Dr David Lewis, neuroscientist at Mindlab, who partnered with DFS to conduct the Colour Match Experiment, commented on the findings, “It’s clear from the results that there’s a very strong correlation between certain shades and specific emotions. What that means from a psychological perspective is that people should think carefully about their colour selections when decorating, particularly in the living room where the majority of us spend most of our time at home.

“Psychologically, it makes sense that people’s choice of colours link to traditional gender stereotypes. Women’s preference for pink rooms may well stem from the familiarity they have built with this colour, starting in their childhood, with girls traditionally being dressed in pink and playing with pink toys. Equally, it is also likely that men’s preference for blue is largely influenced by culture and how these men were brought up, with parents dressing and surrounding boys in blue.

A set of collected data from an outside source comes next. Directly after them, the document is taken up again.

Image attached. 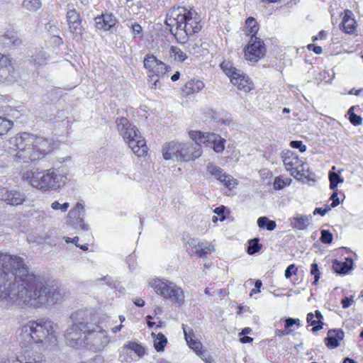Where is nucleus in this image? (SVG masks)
<instances>
[{
    "label": "nucleus",
    "mask_w": 363,
    "mask_h": 363,
    "mask_svg": "<svg viewBox=\"0 0 363 363\" xmlns=\"http://www.w3.org/2000/svg\"><path fill=\"white\" fill-rule=\"evenodd\" d=\"M60 289L43 277L29 272L23 259L0 252V303L8 308L17 299L26 305L40 308L61 301Z\"/></svg>",
    "instance_id": "obj_1"
},
{
    "label": "nucleus",
    "mask_w": 363,
    "mask_h": 363,
    "mask_svg": "<svg viewBox=\"0 0 363 363\" xmlns=\"http://www.w3.org/2000/svg\"><path fill=\"white\" fill-rule=\"evenodd\" d=\"M166 25L177 42L185 44V49L194 56L205 55L208 51L206 43L201 39L189 40V36L198 33L201 29L200 16L194 11H188L184 7L171 9L167 15Z\"/></svg>",
    "instance_id": "obj_2"
},
{
    "label": "nucleus",
    "mask_w": 363,
    "mask_h": 363,
    "mask_svg": "<svg viewBox=\"0 0 363 363\" xmlns=\"http://www.w3.org/2000/svg\"><path fill=\"white\" fill-rule=\"evenodd\" d=\"M10 143L16 147V157L24 162L43 159L57 147L52 138L28 132L16 134L10 139Z\"/></svg>",
    "instance_id": "obj_3"
},
{
    "label": "nucleus",
    "mask_w": 363,
    "mask_h": 363,
    "mask_svg": "<svg viewBox=\"0 0 363 363\" xmlns=\"http://www.w3.org/2000/svg\"><path fill=\"white\" fill-rule=\"evenodd\" d=\"M57 323L50 320L40 319L29 321L22 328L24 335L36 343L55 345L57 342Z\"/></svg>",
    "instance_id": "obj_4"
},
{
    "label": "nucleus",
    "mask_w": 363,
    "mask_h": 363,
    "mask_svg": "<svg viewBox=\"0 0 363 363\" xmlns=\"http://www.w3.org/2000/svg\"><path fill=\"white\" fill-rule=\"evenodd\" d=\"M148 284L158 295L173 303L182 306L184 303V291L175 283L167 279L155 278L150 279Z\"/></svg>",
    "instance_id": "obj_5"
},
{
    "label": "nucleus",
    "mask_w": 363,
    "mask_h": 363,
    "mask_svg": "<svg viewBox=\"0 0 363 363\" xmlns=\"http://www.w3.org/2000/svg\"><path fill=\"white\" fill-rule=\"evenodd\" d=\"M189 136L192 141L179 143V160L190 161L201 155V142L205 141V134L201 131H191Z\"/></svg>",
    "instance_id": "obj_6"
},
{
    "label": "nucleus",
    "mask_w": 363,
    "mask_h": 363,
    "mask_svg": "<svg viewBox=\"0 0 363 363\" xmlns=\"http://www.w3.org/2000/svg\"><path fill=\"white\" fill-rule=\"evenodd\" d=\"M63 171L57 169L40 170L31 166L26 167L20 172V179L24 182H62Z\"/></svg>",
    "instance_id": "obj_7"
},
{
    "label": "nucleus",
    "mask_w": 363,
    "mask_h": 363,
    "mask_svg": "<svg viewBox=\"0 0 363 363\" xmlns=\"http://www.w3.org/2000/svg\"><path fill=\"white\" fill-rule=\"evenodd\" d=\"M89 328H90V323L82 321L72 324L64 334L66 345L77 349L85 347Z\"/></svg>",
    "instance_id": "obj_8"
},
{
    "label": "nucleus",
    "mask_w": 363,
    "mask_h": 363,
    "mask_svg": "<svg viewBox=\"0 0 363 363\" xmlns=\"http://www.w3.org/2000/svg\"><path fill=\"white\" fill-rule=\"evenodd\" d=\"M107 333L99 325L90 324L86 334L85 347L94 352L103 350L108 344Z\"/></svg>",
    "instance_id": "obj_9"
},
{
    "label": "nucleus",
    "mask_w": 363,
    "mask_h": 363,
    "mask_svg": "<svg viewBox=\"0 0 363 363\" xmlns=\"http://www.w3.org/2000/svg\"><path fill=\"white\" fill-rule=\"evenodd\" d=\"M283 162L287 170L291 172V174L298 181L303 182L304 178H308L309 181H313L314 179L310 178V174L307 173H301L303 171V164L301 160L295 155L291 151H287L284 152L283 156Z\"/></svg>",
    "instance_id": "obj_10"
},
{
    "label": "nucleus",
    "mask_w": 363,
    "mask_h": 363,
    "mask_svg": "<svg viewBox=\"0 0 363 363\" xmlns=\"http://www.w3.org/2000/svg\"><path fill=\"white\" fill-rule=\"evenodd\" d=\"M266 52L264 42L256 36L251 37L245 50V59L251 62H257Z\"/></svg>",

“We may have certain ideas about how colours make us feel, and some of these are reflected in our language (e.g. ‘feeling blue’, ‘seeing red’, etc.). The results from this study show that how people feel about colours is extremely personal – some colours that may not work for one person can be perfect for someone else.”

DFS’ Colour Match Experiment analysed over 1,000 people’s responses to colour to determine instinctive and intrinsic colour preferences as well as the relationship between colour and emotion.

The online study of over 1,000 people was supplemented with an offline trial that used cutting edge electroencephalography (EEG) technology to monitor real-time brain activity and map participants’ mental response to colour inputs including a range of on-trend colour themed living room sets styled by DFS’ expert in-house design team.
Helen Leigh-Jones colour tips:

“Here at DFS we're not afraid to be bold with colour and at this time of year in the studio we draw on the natural inspiration of Spring. For many, we recognise that when it comes to decorating, bold colours can be scary, but it’s key to remember that colour can be used in a variety of ways.

“For the less adventurous, opting for pops of colour by introducing one or two new pieces, whether that’s a new sofa, rug, or lamp shade, can be great solution and help create a vibrant fresh feel.

“For the more daring colour-seekers among us, bold colour statement sofas or chairs paired with complimentary accessories and vibrant patterns set against a neutral background can deliver real wow results.”